* _Data under study_
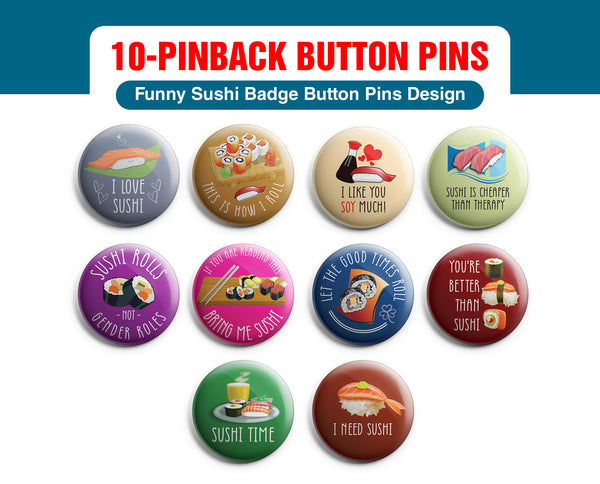 Funny Sushi Badge Button Pins (10 Pack) Large 2.25" Funny Sushi for Boys and Girls Cute Designs Pins Badge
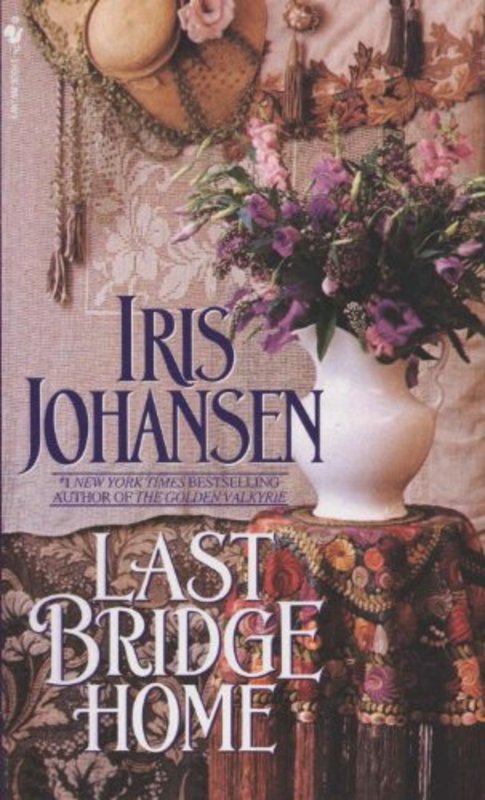 Book cover for "Last Bridge Home" by Iris Johansen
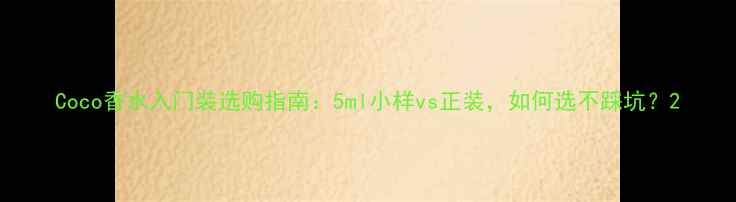 图片 Coco香水入门装选购指南：5ml小样vs正装，如何选不踩坑？2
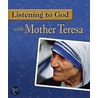 Listening to God With Mother Theresa door Woodeene Koenig-Bricker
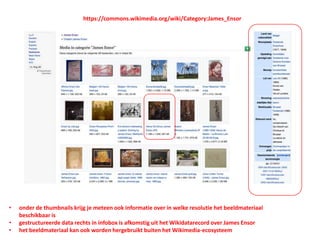 • onder de thumbnails krijg je meteen ook informatie over in welke resolutie het beeldmateriaal
beschikbaar is
• gestructureerde data rechts in infobox is afkomstig uit het Wikidatarecord over James Ensor
• het beeldmateriaal kan ook worden hergebruikt buiten het Wikimedia-ecosysteem
https://commons.wikimedia.org/wiki/Category:James_Ensor
 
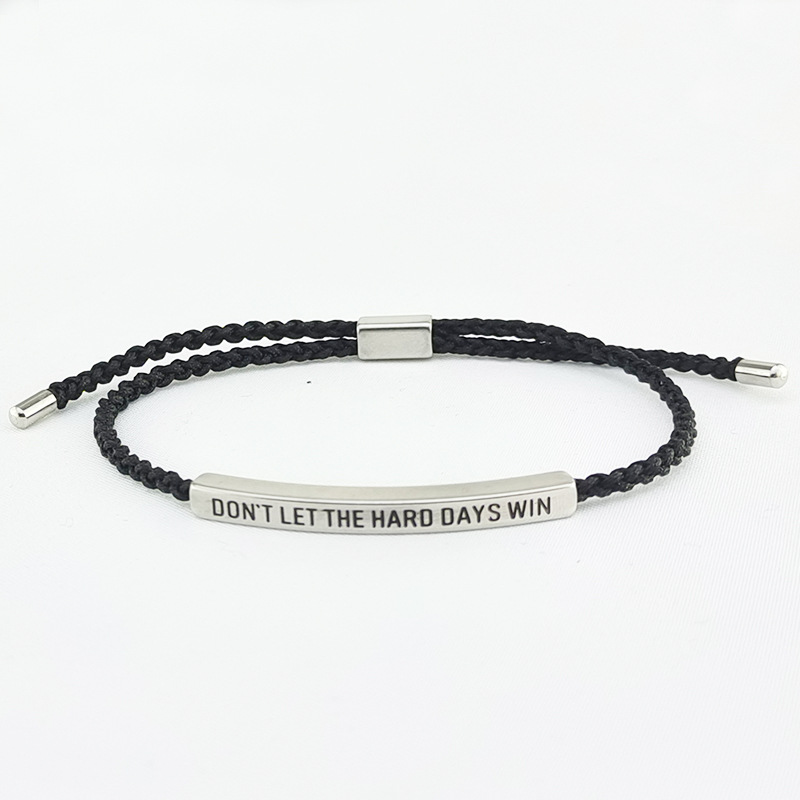 Don't Let The Hard Days Win Inspire Bracelet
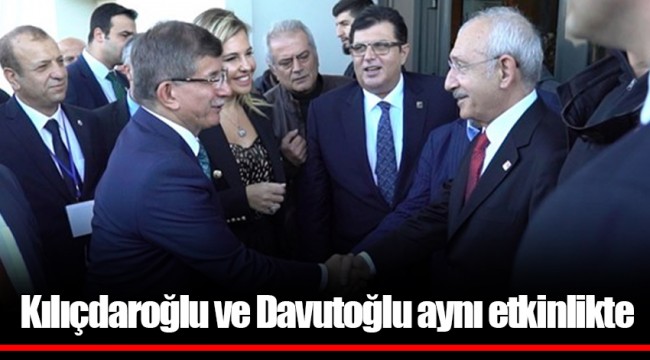 Kılıçdaroğlu ve Davutoğlu aynı etkinlikte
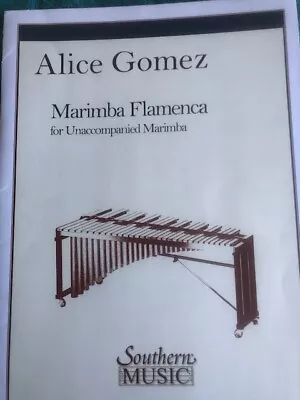 Marimba Flamenca By Alice Gomez (1992 Trade Paperback) • $10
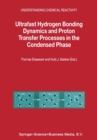Ultrafast Hydrogen Bonding Dynamics and Proton Transfer Processes in the Condensed Phase - eBook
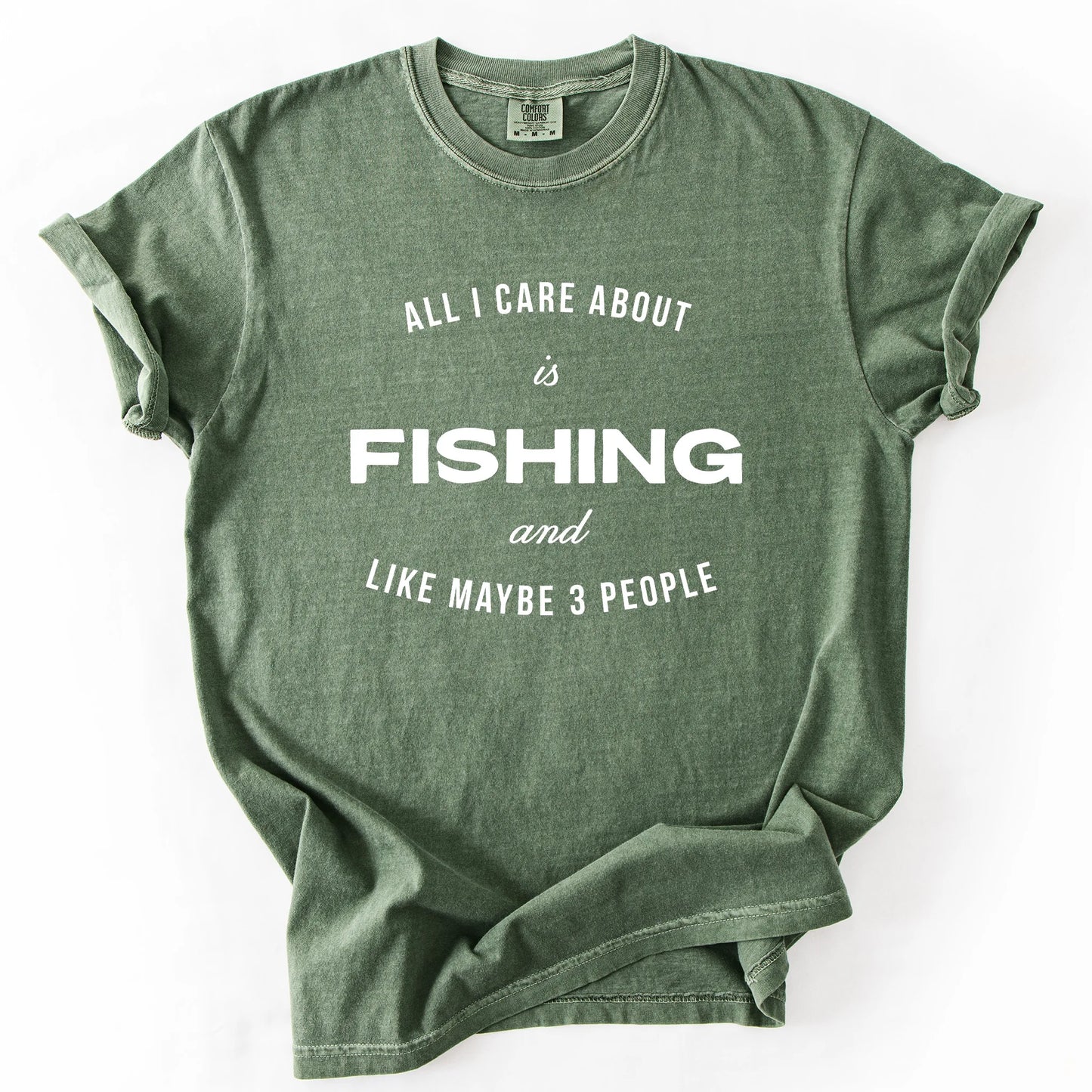All I Care About Is Fishing And Like Maybe 3 People T-Shirt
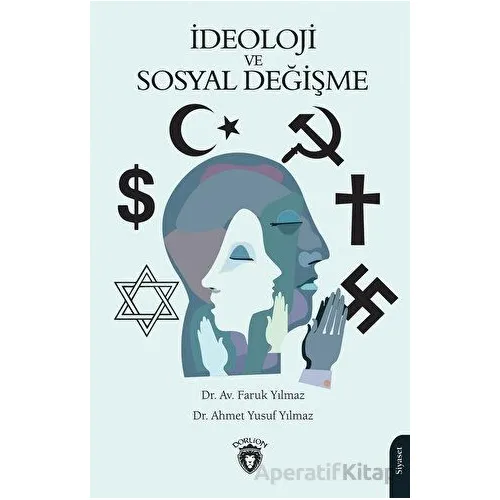 İdeoloji ve Sosyal Değişme - Faruk Yılmaz - Dorlion Yayınları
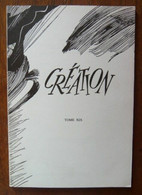 Création Tome XIX (revue Littéraire) - Franse Schrijvers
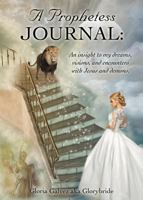 A Prophetess Journal: An Insight to My Dreams, Visions, and Encounters with Jesus and Demons. 1545635137 Book Cover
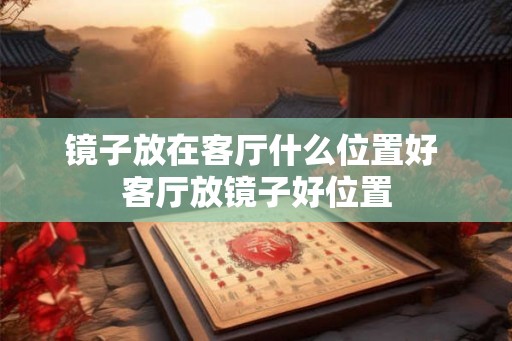镜子放在客厅什么位置好 客厅放镜子好位置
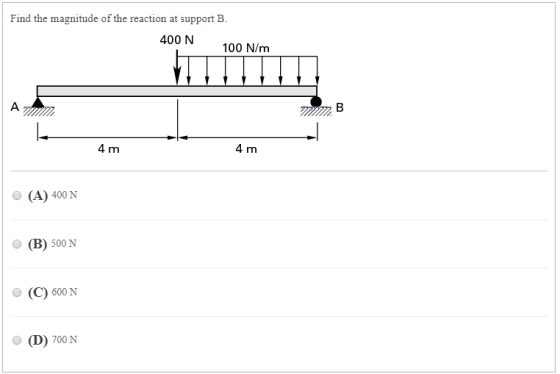 Find the magnitude of the reaction at support B. 400 N 100 N/m 4 m 4 m (A) 400N (B) 500 N O (C) 600 N O (D) 700 N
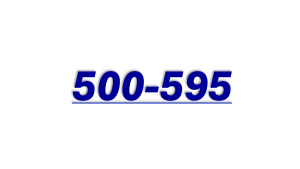 500 - 595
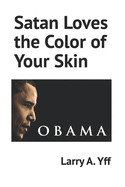 Satan Loves the Color of Your Skin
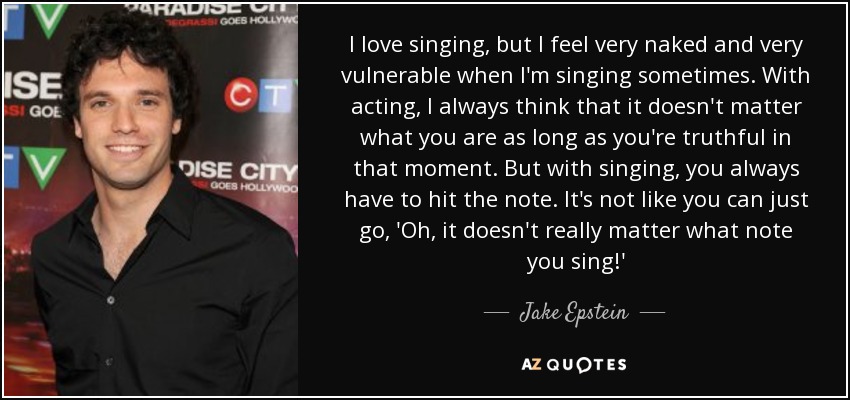 I love singing, but I feel very naked and very vulnerable when I'm singing sometimes. With acting, I always think that it doesn't matter what you are as long as you're truthful in that moment. But with singing, you always have to hit the note. It's not like you can just go, 'Oh, it doesn't really matter what note you sing!' - Jake Epstein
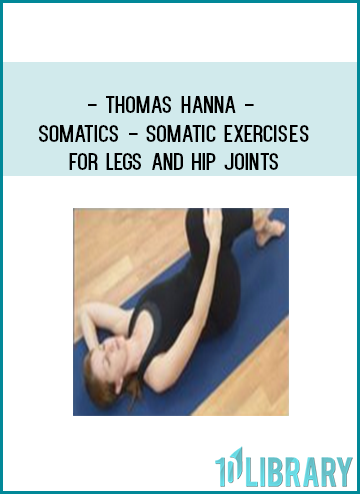 Thomas Hanna - Somatics - Somatic Exercises for Legs and Hip Joints at Tenlibrary.comGet Kabalarian Society at Tenlibrary.comfoundlibrary.com at Tenlibrary.com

* _Exercise prompt_
Reproduce the text of every entry above word for word, leaving out the pictures.

* _Solution below_
 Funny Sushi Badge Button Pins (10 Pack) Large 2.25" Funny Sushi for Boys and Girls Cute Designs Pins Badge
 Book cover for "Last Bridge Home" by Iris Johansen
 图片 Coco香水入门装选购指南：5ml小样vs正装，如何选不踩坑？2
 Listening to God With Mother Theresa door Woodeene Koenig-Bricker
 • onder de thumbnails krijg je meteen ook informatie over in welke resolutie het beeldmateriaal
beschikbaar is
• gestructureerde data rechts in infobox is afkomstig uit het Wikidatarecord over James Ensor
• het beeldmateriaal kan ook worden hergebruikt buiten het Wikimedia-ecosysteem
https://commons.wikimedia.org/wiki/Category:James_Ensor
 
 Don't Let The Hard Days Win Inspire Bracelet
 Kılıçdaroğlu ve Davutoğlu aynı etkinlikte
 Marimba Flamenca By Alice Gomez (1992 Trade Paperback) • $10
Ultrafast Hydrogen Bonding Dynamics and Proton Transfer Processes in the Condensed Phase - eBook
All I Care About Is Fishing And Like Maybe 3 People T-Shirt
 İdeoloji ve Sosyal Değişme - Faruk Yılmaz - Dorlion Yayınları
 Création Tome XIX (revue Littéraire) - Franse Schrijvers
 A Prophetess Journal: An Insight to My Dreams, Visions, and Encounters with Jesus and Demons. 1545635137 Book Cover
镜子放在客厅什么位置好 客厅放镜子好位置
 Find the magnitude of the reaction at support B. 400 N 100 N/m 4 m 4 m (A) 400N (B) 500 N O (C) 600 N O (D) 700 N
 500 - 595
 Satan Loves the Color of Your Skin
 I love singing, but I feel very naked and very vulnerable when I'm singing sometimes. With acting, I always think that it doesn't matter what you are as long as you're truthful in that moment. But with singing, you always have to hit the note. It's not like you can just go, 'Oh, it doesn't really matter what note you sing!' - Jake Epstein
 Thomas Hanna - Somatics - Somatic Exercises for Legs and Hip Joints at Tenlibrary.comGet Kabalarian Society at Tenlibrary.comfoundlibrary.com at Tenlibrary.com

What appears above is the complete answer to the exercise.